Property Condition Assessments: The Name That Has Set The Standard For over 27 Years.

Protecting Asset Value – Pre-Warranty Expiration Condition Assessments

A Pre-warranty Condition Assessment — conducted in the final months before a contractor’s one-year warranty expires — is one of the most effective risk mitigation tools available to multifamily owners and REITs. Deficiencies that go undetected before warranty expiration can transfer millions in repair costs from contractor to owner, even on high-end developments that appear move-in perfect.

The following case study illustrates why this single step protects asset value on newly constructed properties.

Apartment Building

The Project

Property Condition Assessments, LLC (PCA) was retained by a large multifamily apartment REIT to evaluate a newly constructed, high-end, 308-unit, eight-story urban infill apartment community built over a three-level subterranean garage.

PCA’s client was preparing to buy out its development joint-venture partner and wanted an independent evaluation prior to expiration of the one-year contractor warranty. Their objective was to confirm that construction materials and workmanship were consistent with their significant financial investment and expectations for a very high-end design and amenity package.

Why a second look was warranted

The development partner and design team had already completed the traditional punch-list and repair program as part of construction closeout. A second, more targeted review was also completed prior to PCA’s engagement, intended to capture any remaining issues before warranty expiration.

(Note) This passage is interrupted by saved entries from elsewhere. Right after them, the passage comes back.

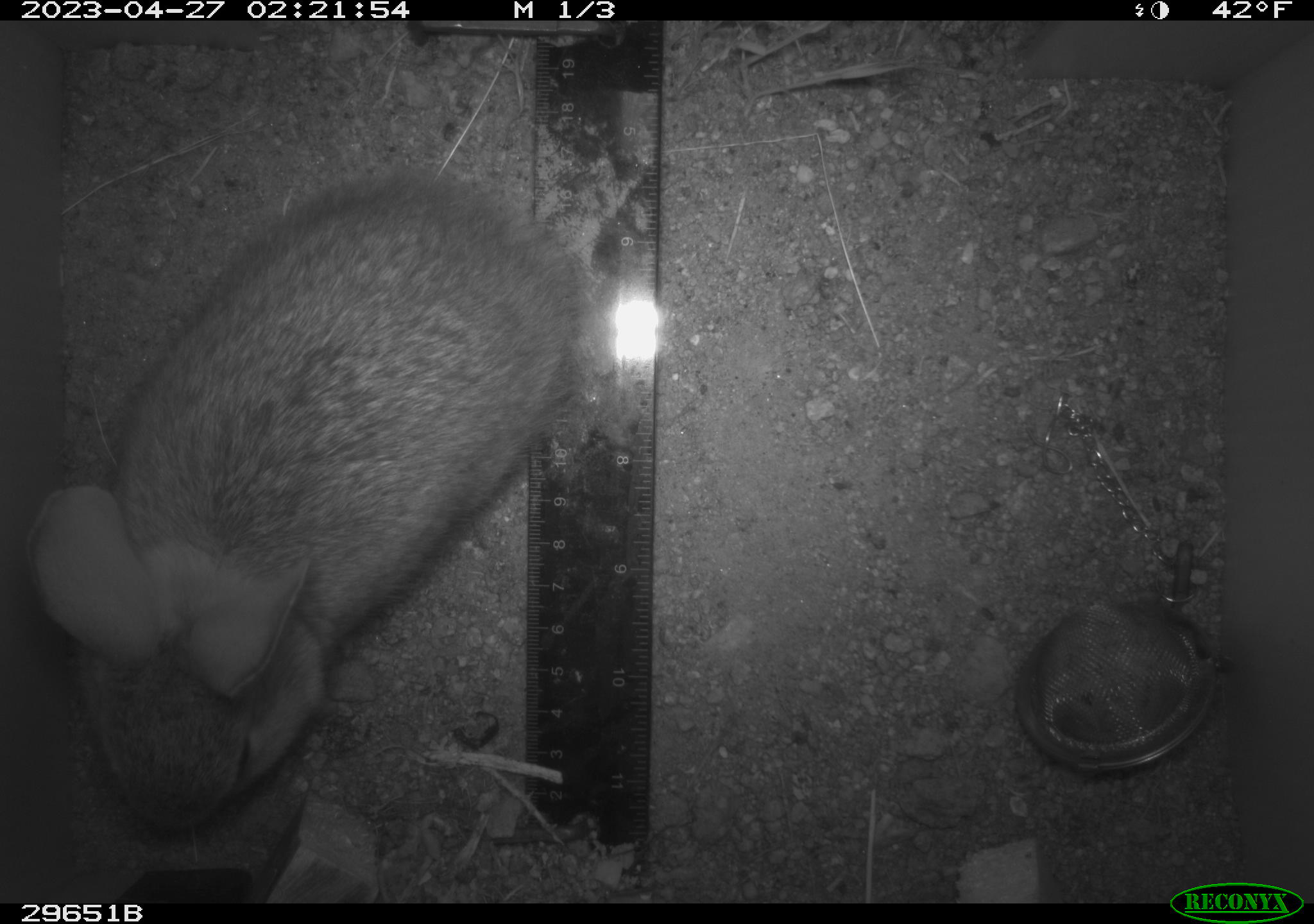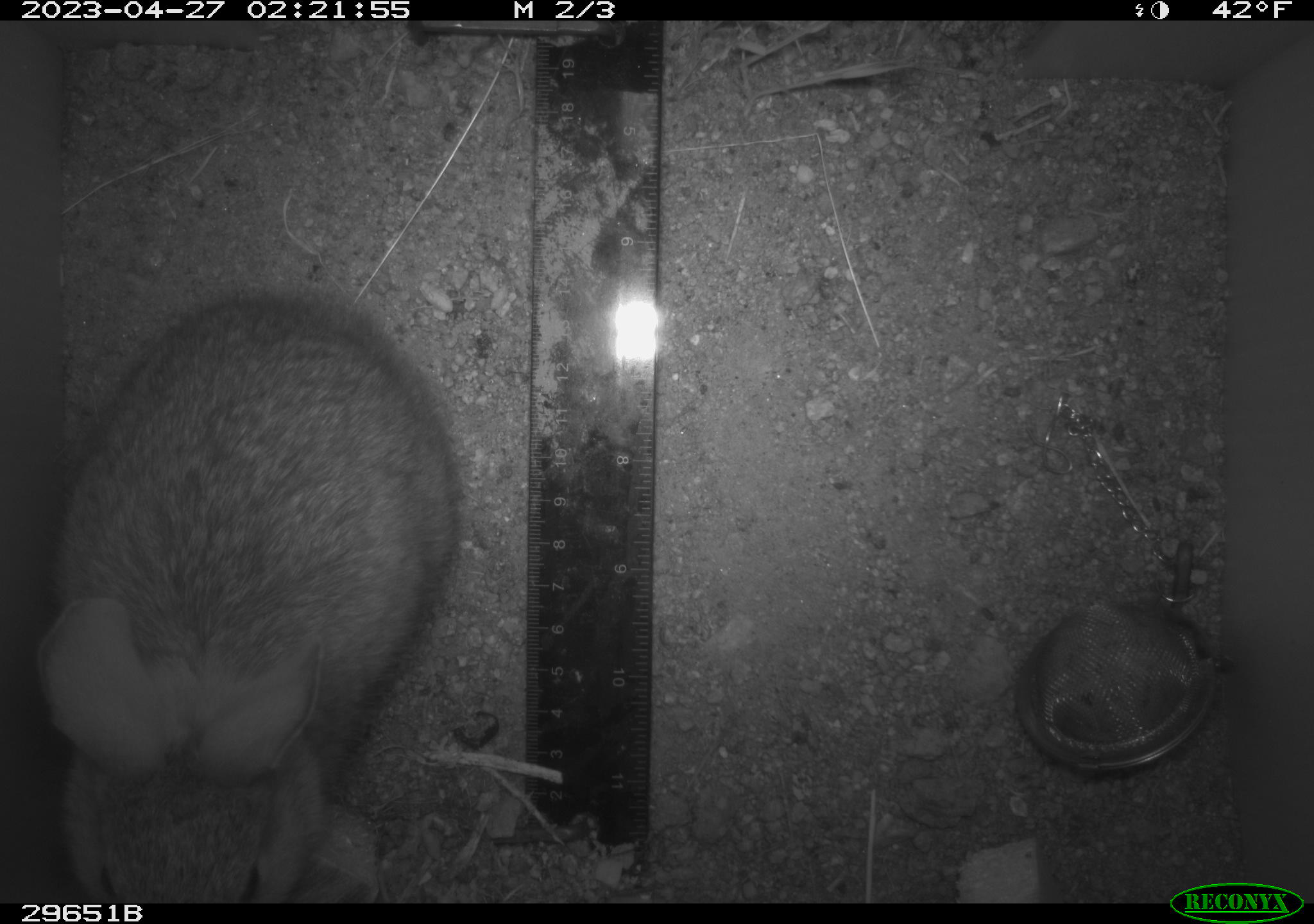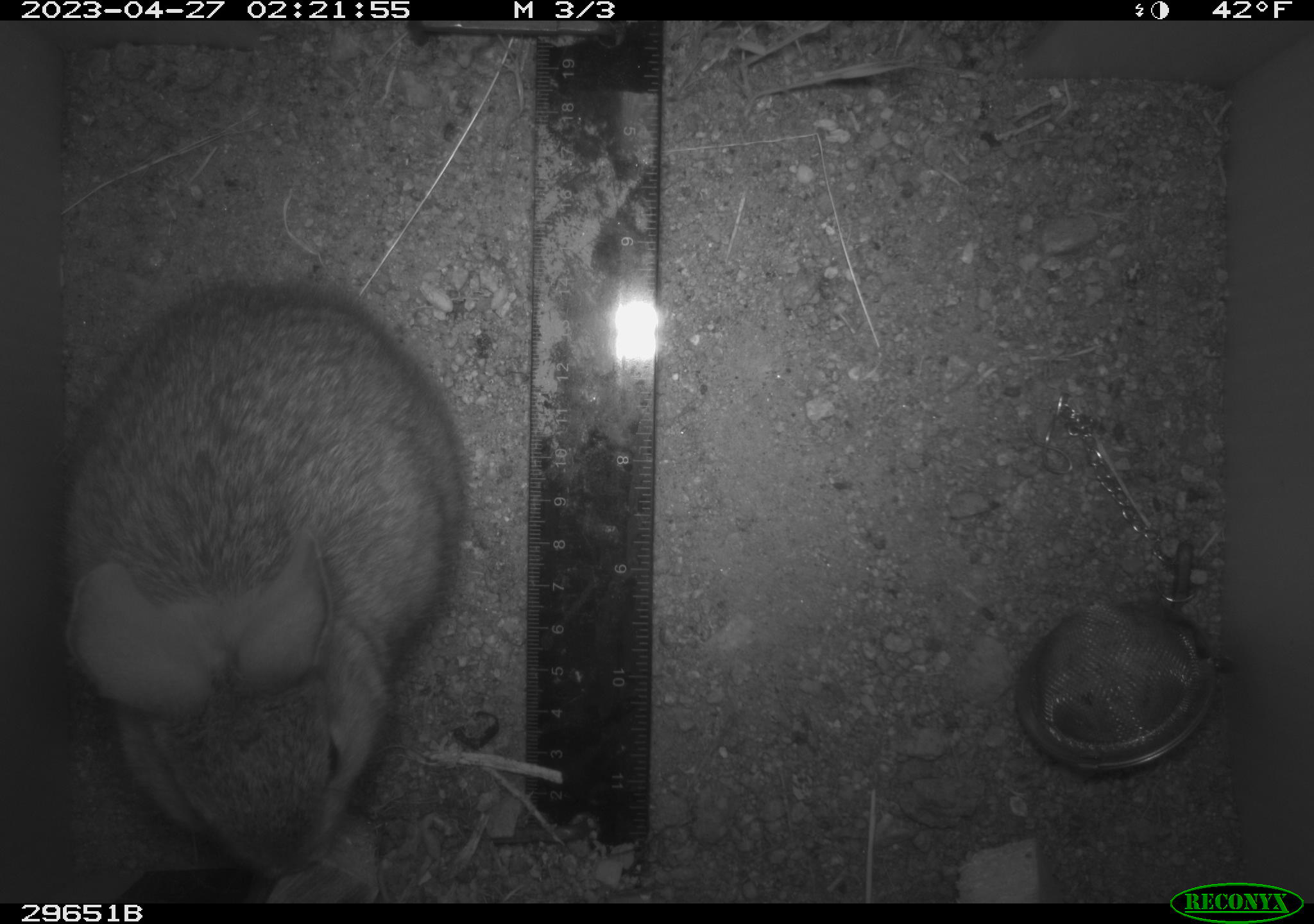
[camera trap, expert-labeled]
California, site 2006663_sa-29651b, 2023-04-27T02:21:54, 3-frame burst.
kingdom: Animalia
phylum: Chordata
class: Mammalia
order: Lagomorpha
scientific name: Lagomorpha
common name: hares, rabbits, and pikas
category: lagomorpha order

As a result, stakeholders rightly expected that the property would be in near-perfect condition with minimal outstanding deficiencies.

The Assessment

PCA deployed a multi-disciplinary team to conduct a focused, one-day site visit covering all major building systems:

  • Architectural
  • Structural
  • Roofing
  • Accessibility
  • Mechanical, electrical, and plumbing (MEP)
  • Fire- and life-safety
  • Vertical transportation

The evaluation emphasized not only visible conditions, but also system performance and adherence to design intent.

What we found

Despite the recent construction and multiple prior punch-list efforts, PCA identified deficiencies across numerous systems, including:

  • Exterior envelope and waterproofing issues
  • Roofing and drainage concerns
  • Interior finish deficiencies
  • Life-safety and code-related items, some involving missing or incomplete installations specified in the original design

Many of these issues were not readily apparent and would not typically be identified through conventional punch list reviews. The findings highlighted the gap between cosmetic completion and true system performance — particularly in complex, high-end developments where multiple trades and design elements intersect.

The financial impact

The financial implications were material. PCA identified approximately $1.5 million in corrective work, much of which was attributable to contractor responsibility and therefore recoverable under the warranty.

Without PCA’s expertise, these costs would likely have transferred to ownership once the warranty expired.

Key takeaways

This case demonstrates the critical importance of conducting a comprehensive condition assessment prior to warranty expiration. Even for newly constructed, luxury assets, such assessments provide essential risk mitigation by ensuring that construction deficiencies are identified and resolved before they become an owner’s financial burden.

If you are approaching the one-year mark on a newly constructed asset — or preparing to buy out a development partner — a pre-warranty condition assessment is one of the most cost-effective protections available.